## Supplied text:
◆ ◆ ◆ ◆ ◆ ◆ ◆
In looking back at the most acclaimed films released in the United States in 2019, there are some prerequisites or ideas to consider for the top 10 lineup. Toss in a few surprises, films that have not received the attention that they deserved, as well as the expected shoo-ins that will pop up on numerous best-of lists, and then step back and look at the bigger picture to double-check if the roster is too slanted in one way or another.
For a site that focuses on international films, there is a wide range to choose from. (By the way, those who admired Bong Joon-ho’s Parasite should also check out the director’s austere psychological thriller Mother, which landed on our list in 2010.) Yet no matter how hard you try to create a list that is inclusive in a variety of ways, there is no escaping that the films favored this year (with the exception of two) are all somehow crime related, though they broadly range from the elegant to the earthy—maybe it’s the genre’s heyday and we’re just realizing it.
The titles below may share some plot similarities—and in at least two of the films, killers get away with murder—yet there is no way to confuse one work for the other. Each has its own distinct voice and style and themes. And if all you need to make a movie is a girl and a gun (to paraphrase what Jean-Luc Godard allegedly said), then the first movie on the list more than meets those two requirements.
In Jia Zhangke’s modern-day epic, Ash is Purest White, gritty realism bolsters stagy melodrama, love endures in a grim underworld milieu, and restless China unspools before our eyes, fast-changing and ever on the move. Qiao (Tao Zhao in a showy yet sensitive performance) is enamored with laconic, sexy gangster Bin (Liao Fan), up to his neck in seedy schemes. Qiao’s firing a pistol in Bin’s defense during an ambush lands her five years in prison. Her journey back to Bin through a transformed physical (and mental) landscape presents a series of tests, each more dispiriting or disorienting than the other.
◆ ◆ ◆ ◆ ◆ ◆ ◆
## Record excerpts:
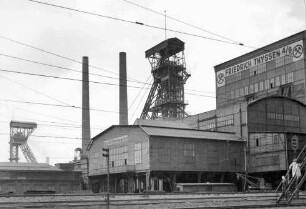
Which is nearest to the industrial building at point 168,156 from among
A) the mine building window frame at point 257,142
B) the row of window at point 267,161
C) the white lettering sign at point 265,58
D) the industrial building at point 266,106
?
the mine building window frame at point 257,142

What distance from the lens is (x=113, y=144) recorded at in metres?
50.6

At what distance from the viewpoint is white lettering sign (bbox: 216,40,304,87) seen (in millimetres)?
57219

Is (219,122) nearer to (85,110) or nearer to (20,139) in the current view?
(85,110)

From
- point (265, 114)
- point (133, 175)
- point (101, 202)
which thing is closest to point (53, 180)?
point (133, 175)

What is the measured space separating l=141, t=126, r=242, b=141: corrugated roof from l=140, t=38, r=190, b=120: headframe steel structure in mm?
22823

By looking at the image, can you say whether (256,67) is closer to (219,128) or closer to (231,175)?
(219,128)

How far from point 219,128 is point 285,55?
14.5 m

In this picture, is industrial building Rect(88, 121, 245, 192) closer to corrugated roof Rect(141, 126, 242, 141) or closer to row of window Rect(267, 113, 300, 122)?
corrugated roof Rect(141, 126, 242, 141)

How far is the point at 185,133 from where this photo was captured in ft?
154

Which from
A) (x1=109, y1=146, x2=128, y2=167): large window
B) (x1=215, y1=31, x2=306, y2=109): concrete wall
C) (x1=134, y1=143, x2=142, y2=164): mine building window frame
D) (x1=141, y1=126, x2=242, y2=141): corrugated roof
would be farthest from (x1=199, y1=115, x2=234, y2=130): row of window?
(x1=109, y1=146, x2=128, y2=167): large window

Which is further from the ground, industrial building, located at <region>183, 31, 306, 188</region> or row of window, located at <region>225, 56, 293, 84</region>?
row of window, located at <region>225, 56, 293, 84</region>

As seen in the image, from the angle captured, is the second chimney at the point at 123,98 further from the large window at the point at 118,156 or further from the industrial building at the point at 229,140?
the large window at the point at 118,156

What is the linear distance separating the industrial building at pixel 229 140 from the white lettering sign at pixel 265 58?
0.44 feet

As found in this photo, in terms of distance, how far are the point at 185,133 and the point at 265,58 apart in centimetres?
2227
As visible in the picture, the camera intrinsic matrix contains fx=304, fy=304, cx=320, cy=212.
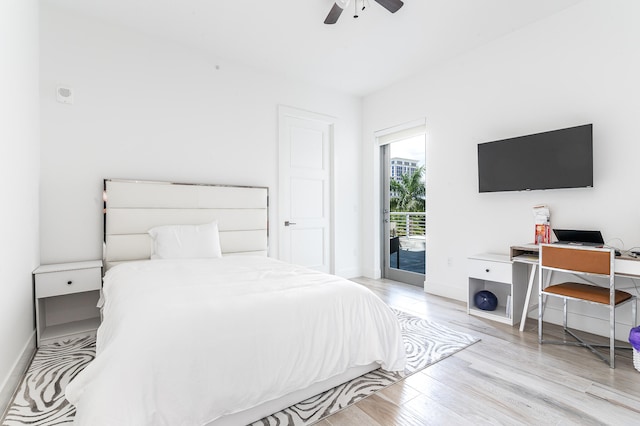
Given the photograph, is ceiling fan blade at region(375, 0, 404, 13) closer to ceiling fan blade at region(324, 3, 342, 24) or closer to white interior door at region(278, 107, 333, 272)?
ceiling fan blade at region(324, 3, 342, 24)

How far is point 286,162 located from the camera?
4289mm

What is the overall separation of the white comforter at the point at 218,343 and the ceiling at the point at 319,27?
7.98 ft

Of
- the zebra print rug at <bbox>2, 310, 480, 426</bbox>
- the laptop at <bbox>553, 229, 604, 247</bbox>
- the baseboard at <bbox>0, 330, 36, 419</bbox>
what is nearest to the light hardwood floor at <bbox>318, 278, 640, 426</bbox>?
the zebra print rug at <bbox>2, 310, 480, 426</bbox>

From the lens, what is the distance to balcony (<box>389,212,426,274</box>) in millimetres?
4566

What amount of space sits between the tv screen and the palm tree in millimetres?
1125

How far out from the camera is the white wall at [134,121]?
2.85m

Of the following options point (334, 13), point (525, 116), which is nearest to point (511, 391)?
point (525, 116)

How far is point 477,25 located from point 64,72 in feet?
13.3

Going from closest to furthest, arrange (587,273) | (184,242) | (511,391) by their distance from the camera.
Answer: (511,391), (587,273), (184,242)

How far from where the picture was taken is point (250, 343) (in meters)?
1.52

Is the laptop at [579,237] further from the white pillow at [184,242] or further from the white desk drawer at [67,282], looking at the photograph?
the white desk drawer at [67,282]

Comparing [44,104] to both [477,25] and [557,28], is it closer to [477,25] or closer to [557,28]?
[477,25]

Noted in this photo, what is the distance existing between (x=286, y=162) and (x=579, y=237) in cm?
332

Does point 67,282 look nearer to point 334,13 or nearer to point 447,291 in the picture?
point 334,13
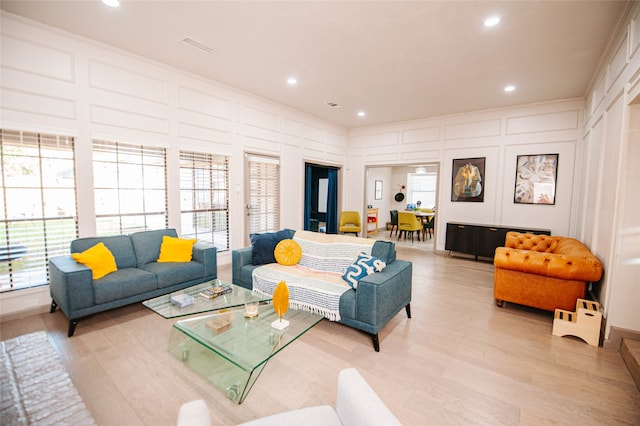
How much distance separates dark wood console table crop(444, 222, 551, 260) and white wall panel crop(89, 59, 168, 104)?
594 cm

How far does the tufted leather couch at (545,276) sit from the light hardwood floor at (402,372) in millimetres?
268

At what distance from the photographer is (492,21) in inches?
112

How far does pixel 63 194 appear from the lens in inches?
131

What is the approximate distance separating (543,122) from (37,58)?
304 inches

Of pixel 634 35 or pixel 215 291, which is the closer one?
pixel 634 35

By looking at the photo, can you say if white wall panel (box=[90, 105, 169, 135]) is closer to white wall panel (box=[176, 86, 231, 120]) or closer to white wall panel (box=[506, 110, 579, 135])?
white wall panel (box=[176, 86, 231, 120])

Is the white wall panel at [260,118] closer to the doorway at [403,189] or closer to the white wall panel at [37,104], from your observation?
the white wall panel at [37,104]

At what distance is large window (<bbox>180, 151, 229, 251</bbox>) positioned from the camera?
14.7 feet

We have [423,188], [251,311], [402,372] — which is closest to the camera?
[402,372]

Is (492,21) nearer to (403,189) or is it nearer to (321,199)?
(321,199)

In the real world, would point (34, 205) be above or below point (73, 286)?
above

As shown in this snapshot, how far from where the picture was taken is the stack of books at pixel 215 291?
270cm

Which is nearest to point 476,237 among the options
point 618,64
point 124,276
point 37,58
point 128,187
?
point 618,64

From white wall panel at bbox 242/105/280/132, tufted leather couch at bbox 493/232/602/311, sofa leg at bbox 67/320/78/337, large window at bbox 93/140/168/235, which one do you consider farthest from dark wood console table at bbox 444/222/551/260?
sofa leg at bbox 67/320/78/337
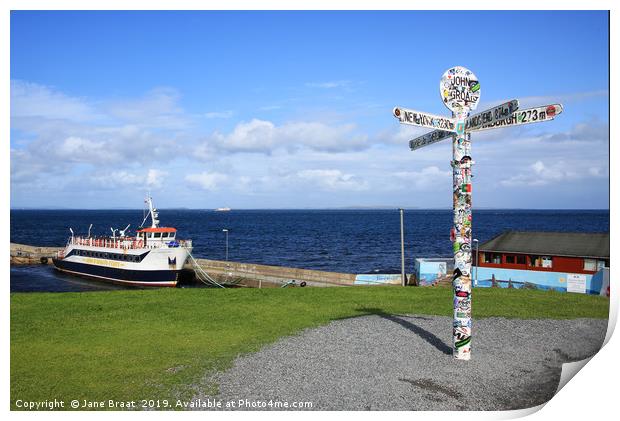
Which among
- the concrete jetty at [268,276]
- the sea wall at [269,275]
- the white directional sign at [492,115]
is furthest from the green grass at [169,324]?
the sea wall at [269,275]

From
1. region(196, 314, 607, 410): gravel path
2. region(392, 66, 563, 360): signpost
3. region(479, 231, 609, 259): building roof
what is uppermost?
region(392, 66, 563, 360): signpost

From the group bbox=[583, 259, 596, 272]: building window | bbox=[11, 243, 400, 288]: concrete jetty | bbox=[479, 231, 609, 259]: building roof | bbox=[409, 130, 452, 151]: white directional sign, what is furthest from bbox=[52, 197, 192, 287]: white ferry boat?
bbox=[409, 130, 452, 151]: white directional sign

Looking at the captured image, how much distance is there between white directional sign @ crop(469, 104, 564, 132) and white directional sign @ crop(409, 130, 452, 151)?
0.82 meters

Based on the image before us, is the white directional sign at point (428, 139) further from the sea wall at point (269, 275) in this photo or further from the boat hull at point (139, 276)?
the boat hull at point (139, 276)

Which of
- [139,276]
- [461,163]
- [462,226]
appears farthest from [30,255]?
[461,163]

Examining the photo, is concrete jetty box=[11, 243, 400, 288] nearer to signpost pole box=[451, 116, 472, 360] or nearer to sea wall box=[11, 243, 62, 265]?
signpost pole box=[451, 116, 472, 360]

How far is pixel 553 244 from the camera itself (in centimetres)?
2836

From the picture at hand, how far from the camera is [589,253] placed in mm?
26625

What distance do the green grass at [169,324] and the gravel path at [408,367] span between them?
977 mm

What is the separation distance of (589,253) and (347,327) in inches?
744

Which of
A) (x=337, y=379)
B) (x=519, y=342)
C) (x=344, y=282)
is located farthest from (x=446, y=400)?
(x=344, y=282)

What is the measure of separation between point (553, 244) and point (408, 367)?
70.5 ft

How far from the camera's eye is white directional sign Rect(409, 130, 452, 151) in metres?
11.4

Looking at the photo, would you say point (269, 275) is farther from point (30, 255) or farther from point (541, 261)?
point (30, 255)
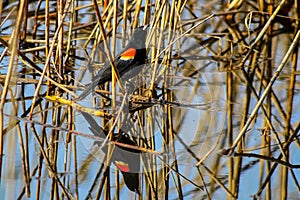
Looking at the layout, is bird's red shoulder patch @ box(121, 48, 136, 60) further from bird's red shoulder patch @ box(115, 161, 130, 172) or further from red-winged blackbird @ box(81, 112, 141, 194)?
bird's red shoulder patch @ box(115, 161, 130, 172)

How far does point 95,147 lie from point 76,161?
0.26 feet

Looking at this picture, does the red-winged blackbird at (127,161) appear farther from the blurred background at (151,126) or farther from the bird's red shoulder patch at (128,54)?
the bird's red shoulder patch at (128,54)

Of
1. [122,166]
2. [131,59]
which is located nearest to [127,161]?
[122,166]

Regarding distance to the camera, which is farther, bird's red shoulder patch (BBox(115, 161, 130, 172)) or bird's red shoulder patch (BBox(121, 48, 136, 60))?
bird's red shoulder patch (BBox(121, 48, 136, 60))

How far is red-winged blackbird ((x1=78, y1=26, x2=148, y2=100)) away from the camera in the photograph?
2.02 meters

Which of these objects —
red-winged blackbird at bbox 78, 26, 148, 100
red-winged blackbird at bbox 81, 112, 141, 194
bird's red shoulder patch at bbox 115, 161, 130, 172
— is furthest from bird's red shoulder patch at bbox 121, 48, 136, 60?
bird's red shoulder patch at bbox 115, 161, 130, 172

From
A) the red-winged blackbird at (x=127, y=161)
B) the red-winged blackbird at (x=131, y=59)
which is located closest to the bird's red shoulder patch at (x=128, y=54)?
the red-winged blackbird at (x=131, y=59)

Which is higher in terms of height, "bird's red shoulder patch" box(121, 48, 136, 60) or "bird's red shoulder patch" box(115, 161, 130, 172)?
"bird's red shoulder patch" box(121, 48, 136, 60)

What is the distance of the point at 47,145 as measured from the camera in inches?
76.3

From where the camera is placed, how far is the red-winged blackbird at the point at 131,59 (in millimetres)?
2016

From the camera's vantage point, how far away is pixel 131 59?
205 cm

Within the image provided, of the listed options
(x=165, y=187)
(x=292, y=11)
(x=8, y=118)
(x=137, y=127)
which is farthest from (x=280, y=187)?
(x=292, y=11)

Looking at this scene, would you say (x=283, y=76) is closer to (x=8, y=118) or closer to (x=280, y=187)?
(x=280, y=187)

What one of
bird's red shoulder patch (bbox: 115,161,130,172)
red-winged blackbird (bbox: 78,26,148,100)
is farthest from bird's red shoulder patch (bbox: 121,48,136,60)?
bird's red shoulder patch (bbox: 115,161,130,172)
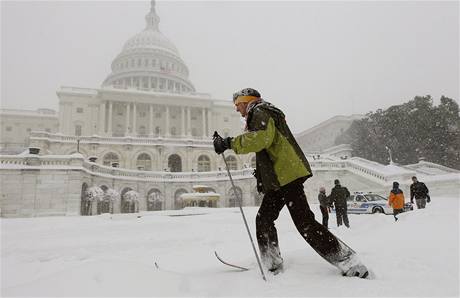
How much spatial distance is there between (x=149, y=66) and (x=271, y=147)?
84041 mm

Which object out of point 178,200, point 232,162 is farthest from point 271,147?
point 232,162

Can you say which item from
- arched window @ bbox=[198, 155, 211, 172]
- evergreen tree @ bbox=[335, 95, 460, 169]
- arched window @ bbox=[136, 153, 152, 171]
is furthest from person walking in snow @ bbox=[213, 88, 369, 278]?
arched window @ bbox=[198, 155, 211, 172]

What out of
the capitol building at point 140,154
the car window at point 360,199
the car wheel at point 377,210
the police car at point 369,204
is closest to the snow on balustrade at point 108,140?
the capitol building at point 140,154

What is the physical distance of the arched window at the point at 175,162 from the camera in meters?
44.7

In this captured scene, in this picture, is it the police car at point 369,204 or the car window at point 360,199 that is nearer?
the police car at point 369,204

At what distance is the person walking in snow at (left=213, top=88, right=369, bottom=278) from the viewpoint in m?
3.23

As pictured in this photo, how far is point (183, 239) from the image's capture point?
11.5 m

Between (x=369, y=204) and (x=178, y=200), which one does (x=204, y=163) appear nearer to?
(x=178, y=200)

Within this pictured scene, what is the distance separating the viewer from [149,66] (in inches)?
3243

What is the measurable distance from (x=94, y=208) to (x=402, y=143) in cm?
3500

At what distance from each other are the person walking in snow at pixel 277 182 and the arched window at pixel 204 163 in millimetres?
42171

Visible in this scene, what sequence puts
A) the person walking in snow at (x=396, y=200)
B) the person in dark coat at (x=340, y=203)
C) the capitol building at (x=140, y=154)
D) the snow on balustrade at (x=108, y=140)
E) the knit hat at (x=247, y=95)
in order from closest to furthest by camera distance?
the knit hat at (x=247, y=95)
the person in dark coat at (x=340, y=203)
the person walking in snow at (x=396, y=200)
the capitol building at (x=140, y=154)
the snow on balustrade at (x=108, y=140)

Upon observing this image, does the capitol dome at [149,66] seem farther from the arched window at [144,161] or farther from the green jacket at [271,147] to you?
the green jacket at [271,147]

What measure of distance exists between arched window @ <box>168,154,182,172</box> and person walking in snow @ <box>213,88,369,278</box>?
41820 millimetres
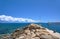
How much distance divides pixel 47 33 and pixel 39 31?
0.68 ft

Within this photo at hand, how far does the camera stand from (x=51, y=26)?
5129mm

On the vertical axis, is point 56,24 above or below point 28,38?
above

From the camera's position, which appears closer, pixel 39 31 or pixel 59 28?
pixel 39 31

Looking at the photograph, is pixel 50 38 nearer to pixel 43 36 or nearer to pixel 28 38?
pixel 43 36

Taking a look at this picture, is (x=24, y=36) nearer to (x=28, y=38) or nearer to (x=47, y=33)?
(x=28, y=38)

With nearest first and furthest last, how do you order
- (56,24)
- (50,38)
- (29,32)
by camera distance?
(50,38), (29,32), (56,24)

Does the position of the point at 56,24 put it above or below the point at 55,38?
above

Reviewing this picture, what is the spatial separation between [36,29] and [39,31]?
14 centimetres

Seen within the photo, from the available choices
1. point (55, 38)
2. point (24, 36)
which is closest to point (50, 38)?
point (55, 38)

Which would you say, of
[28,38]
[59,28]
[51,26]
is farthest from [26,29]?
[59,28]

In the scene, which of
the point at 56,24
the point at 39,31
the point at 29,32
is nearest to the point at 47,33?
the point at 39,31

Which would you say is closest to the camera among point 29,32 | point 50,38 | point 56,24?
point 50,38

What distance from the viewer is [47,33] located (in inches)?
140

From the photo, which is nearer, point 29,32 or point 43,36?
point 43,36
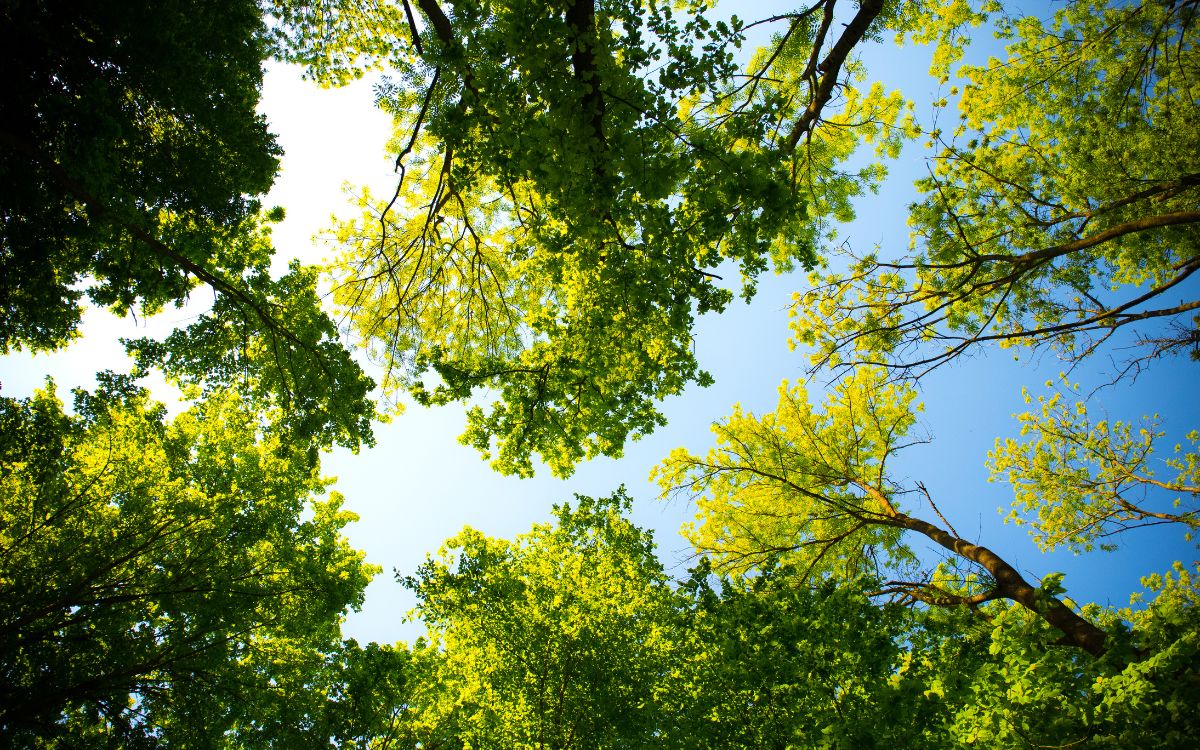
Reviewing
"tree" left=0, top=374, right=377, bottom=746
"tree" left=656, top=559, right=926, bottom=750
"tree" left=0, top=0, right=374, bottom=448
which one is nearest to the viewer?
"tree" left=656, top=559, right=926, bottom=750

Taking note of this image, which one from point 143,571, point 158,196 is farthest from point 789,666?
point 143,571

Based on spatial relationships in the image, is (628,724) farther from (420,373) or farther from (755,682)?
(420,373)

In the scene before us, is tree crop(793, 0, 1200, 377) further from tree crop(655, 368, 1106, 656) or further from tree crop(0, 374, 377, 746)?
tree crop(0, 374, 377, 746)

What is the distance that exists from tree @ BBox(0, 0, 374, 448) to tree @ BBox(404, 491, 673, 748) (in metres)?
3.07

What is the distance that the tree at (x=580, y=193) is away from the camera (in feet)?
15.0

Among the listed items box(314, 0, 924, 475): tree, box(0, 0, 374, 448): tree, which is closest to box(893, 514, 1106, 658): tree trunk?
box(314, 0, 924, 475): tree

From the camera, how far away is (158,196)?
6.05 metres

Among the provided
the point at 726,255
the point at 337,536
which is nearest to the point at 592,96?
the point at 726,255

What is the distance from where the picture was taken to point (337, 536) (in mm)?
10516

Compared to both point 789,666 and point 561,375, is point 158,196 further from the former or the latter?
point 789,666

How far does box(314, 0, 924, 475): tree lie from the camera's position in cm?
459

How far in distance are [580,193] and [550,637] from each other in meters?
6.03

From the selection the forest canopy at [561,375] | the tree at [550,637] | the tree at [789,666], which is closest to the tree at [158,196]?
the forest canopy at [561,375]

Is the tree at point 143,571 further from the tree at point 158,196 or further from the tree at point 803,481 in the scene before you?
the tree at point 803,481
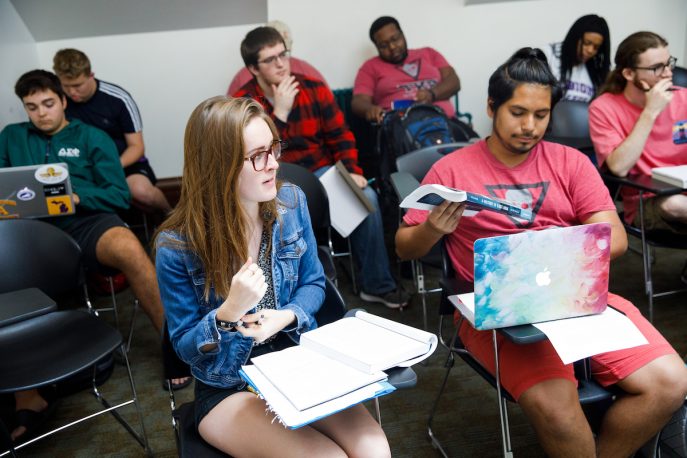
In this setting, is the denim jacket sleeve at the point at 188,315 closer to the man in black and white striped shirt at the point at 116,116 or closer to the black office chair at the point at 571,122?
the man in black and white striped shirt at the point at 116,116

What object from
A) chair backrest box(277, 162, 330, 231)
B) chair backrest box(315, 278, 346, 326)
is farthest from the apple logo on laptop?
chair backrest box(277, 162, 330, 231)

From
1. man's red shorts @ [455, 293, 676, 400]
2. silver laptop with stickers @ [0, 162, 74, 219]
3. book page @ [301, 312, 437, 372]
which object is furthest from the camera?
silver laptop with stickers @ [0, 162, 74, 219]

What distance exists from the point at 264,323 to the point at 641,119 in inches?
78.6

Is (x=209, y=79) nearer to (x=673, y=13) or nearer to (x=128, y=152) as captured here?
(x=128, y=152)

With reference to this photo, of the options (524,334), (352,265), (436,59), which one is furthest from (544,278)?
(436,59)

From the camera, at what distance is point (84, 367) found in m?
1.89

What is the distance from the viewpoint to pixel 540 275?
4.96 feet

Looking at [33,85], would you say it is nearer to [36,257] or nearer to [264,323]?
[36,257]

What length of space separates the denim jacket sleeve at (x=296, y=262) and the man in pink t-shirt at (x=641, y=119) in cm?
161

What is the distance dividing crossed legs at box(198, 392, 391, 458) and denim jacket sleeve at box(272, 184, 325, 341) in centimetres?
23

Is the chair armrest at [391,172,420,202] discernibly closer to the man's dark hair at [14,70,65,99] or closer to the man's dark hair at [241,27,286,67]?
the man's dark hair at [241,27,286,67]

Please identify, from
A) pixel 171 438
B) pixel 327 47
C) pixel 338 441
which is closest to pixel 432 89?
pixel 327 47

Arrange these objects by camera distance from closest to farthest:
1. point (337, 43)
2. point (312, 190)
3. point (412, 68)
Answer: point (312, 190) < point (412, 68) < point (337, 43)

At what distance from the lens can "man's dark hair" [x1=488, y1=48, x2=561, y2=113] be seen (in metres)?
1.88
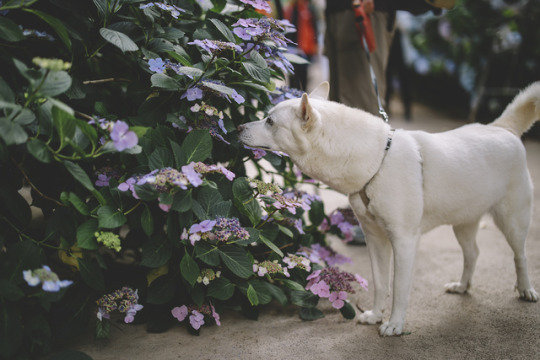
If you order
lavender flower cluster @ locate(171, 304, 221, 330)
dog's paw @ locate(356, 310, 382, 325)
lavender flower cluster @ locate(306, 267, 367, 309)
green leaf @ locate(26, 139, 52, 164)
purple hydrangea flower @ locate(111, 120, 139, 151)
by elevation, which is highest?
purple hydrangea flower @ locate(111, 120, 139, 151)

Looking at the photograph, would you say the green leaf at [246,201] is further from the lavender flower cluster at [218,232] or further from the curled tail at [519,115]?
the curled tail at [519,115]

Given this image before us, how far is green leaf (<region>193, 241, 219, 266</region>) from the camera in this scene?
6.28 feet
◆ ◆ ◆ ◆ ◆ ◆ ◆
## What you are asked to do:
Retype the piece on the most acclaimed films of 2019 in full, word for word, with no changes.

## Solved problem:
In looking back at the most acclaimed films released in the United States in 2019, there are some prerequisites or ideas to consider for the top 10 lineup. Toss in a few surprises, films that have not received the attention that they deserved, as well as the expected shoo-ins that will pop up on numerous best-of lists, and then step back and look at the bigger picture to double-check if the roster is too slanted in one way or another.
For a site that focuses on international films, there is a wide range to choose from. (By the way, those who admired Bong Joon-ho’s Parasite should also check out the director’s austere psychological thriller Mother, which landed on our list in 2010.) Yet no matter how hard you try to create a list that is inclusive in a variety of ways, there is no escaping that the films favored this year (with the exception of two) are all somehow crime related, though they broadly range from the elegant to the earthy—maybe it’s the genre’s heyday and we’re just realizing it.
The titles below may share some plot similarities—and in at least two of the films, killers get away with murder—yet there is no way to confuse one work for the other. Each has its own distinct voice and style and themes. And if all you need to make a movie is a girl and a gun (to paraphrase what Jean-Luc Godard allegedly said), then the first movie on the list more than meets those two requirements.
In Jia Zhangke’s modern-day epic, Ash is Purest White, gritty realism bolsters stagy melodrama, love endures in a grim underworld milieu, and restless China unspools before our eyes, fast-changing and ever on the move. Qiao (Tao Zhao in a showy yet sensitive performance) is enamored with laconic, sexy gangster Bin (Liao Fan), up to his neck in seedy schemes. Qiao’s firing a pistol in Bin’s defense during an ambush lands her five years in prison. Her journey back to Bin through a transformed physical (and mental) landscape presents a series of tests, each more dispiriting or disorienting than the other.